[start of DOCUMENT]

Parrish agrees with defence lawyer Clayton Ruby that the most appropriate response to the pothole poem would have been a motherly phone call, not a reference to the police.

As for the issue that infuriated Batista — being charged for taxes that rightfully were the responsibility of Green Park Homes because the law only allows the City to bill the first assessed owner of new homes, the councillor said she has solved similar situations already — by threatening the developer into co-operation. Someone has obviously been paying attention to the modus operandi of Her Warship.


Signed,
The Mississauga Muse
 
While I'm at it, it really doesn't make sense for me to post John Stewart's Blog entry on Councillor Carolyn Parrish's opinion on the PotHole Poet Trial and not share Mr. Stewart's.

This Blog entry is dated July 27, 2007 4:36 PM --a few hours after the trial verdict came in.

Also, very important, Mr. Stewart was at the verdict and also the two trial days back in May. He was there. Like. There there.

Poetic justice


“The fact that you don’t know you are writing satire doesn’t mean you aren’t writing satire.”

So stated Professor Dennis Duffy in his expert testimony at the May trial of Pothole Poet Antonio Batista, as he has come to be known.

Too bad for Batista that Mr. Justice James J. Keaney didn’t agree with the expert.

In fact, he said the opposite Friday in his verbal judgment that convicted the 75-year-old Batista of uttering a death threat against Ward 9 Councillor Pat Saito.

First of all, Justice Keaney ruled that Duffy’s testimony in the trial was inadmissible. Then he flatly contradicted his argument about unintentional satire. He said Batista couldn’t argue that his comments were in jest because he didn’t know what satire was. (Batista told court that he only heard the word after the trial procedure began.)

Throughout the trial, defence lawyer Clayton Ruby desperately tried to find a witness (other than Duffy) to speak to satire. He couldn’t find any takers, not Detective-Sergeant John Mans, not resident Neil Lawrence who first spotted the poetic flyer on a mail box and not Saito herself.

So his whole case rested on Duffy’s outline of the history of political satire, which has roots as far back as Greece and Rome, roots that Prof. Duffy expertly outlined. Ruby also relied heavily on his own fine closing argument, which exhorted the judge to protect the core right of political free expression. “Do not be quick to draw criminality into political expression. Your job is to protect that kind of speech,” said Ruby. “We have to be careful to protect a citizen’s right to criticize in public.”

There were a couple of problems with pleading not guilty by reason of satire.
The first one was that his client, who testified on his own behalf, is obviously not given to light humour when it comes to the subject of Councillor Saito.
As Batista demonstrated once again when given a chance to speak to his conviction Friday, he has a one-track mind when it comes to political concerns, with all roads leading back to his belief that Councillor Saito failed to act appropriately when residents were sent tax notices for their new Green Park homes and then were forced to seek rebates from the developer (as the Municipal Act dictates.)

Although Ruby said there was no evidence of personal animosity between Batista and his then-councillor, his client’s demeanour and comments stated the opposite. Outside the court Batista even said that Saito is the one who should be in jail because she isn’t doing her job.

[end of DOCUMENT]
[start of DATASET EXTRACT]

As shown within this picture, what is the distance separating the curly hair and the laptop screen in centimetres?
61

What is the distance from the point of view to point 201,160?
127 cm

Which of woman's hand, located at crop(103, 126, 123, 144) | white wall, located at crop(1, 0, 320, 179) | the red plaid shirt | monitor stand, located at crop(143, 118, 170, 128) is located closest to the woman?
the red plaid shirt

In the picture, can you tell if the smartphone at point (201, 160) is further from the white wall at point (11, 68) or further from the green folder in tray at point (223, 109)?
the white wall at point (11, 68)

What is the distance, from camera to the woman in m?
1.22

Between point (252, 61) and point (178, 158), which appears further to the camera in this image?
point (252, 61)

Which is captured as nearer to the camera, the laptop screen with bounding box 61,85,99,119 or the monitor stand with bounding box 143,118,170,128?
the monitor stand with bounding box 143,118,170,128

[end of DATASET EXTRACT]

SHORT TASK —
Using the blog post on the Pothole Poet trial, please explain in one to three sentences why Justice Keaney said Batista could not argue his comments were in jest.

THE COMPLETED TASK —
Justice Keaney said Batista couldn't claim his comments were in jest because he didn't know what satire was. Batista had told the court he first heard the word only after the trial procedure began.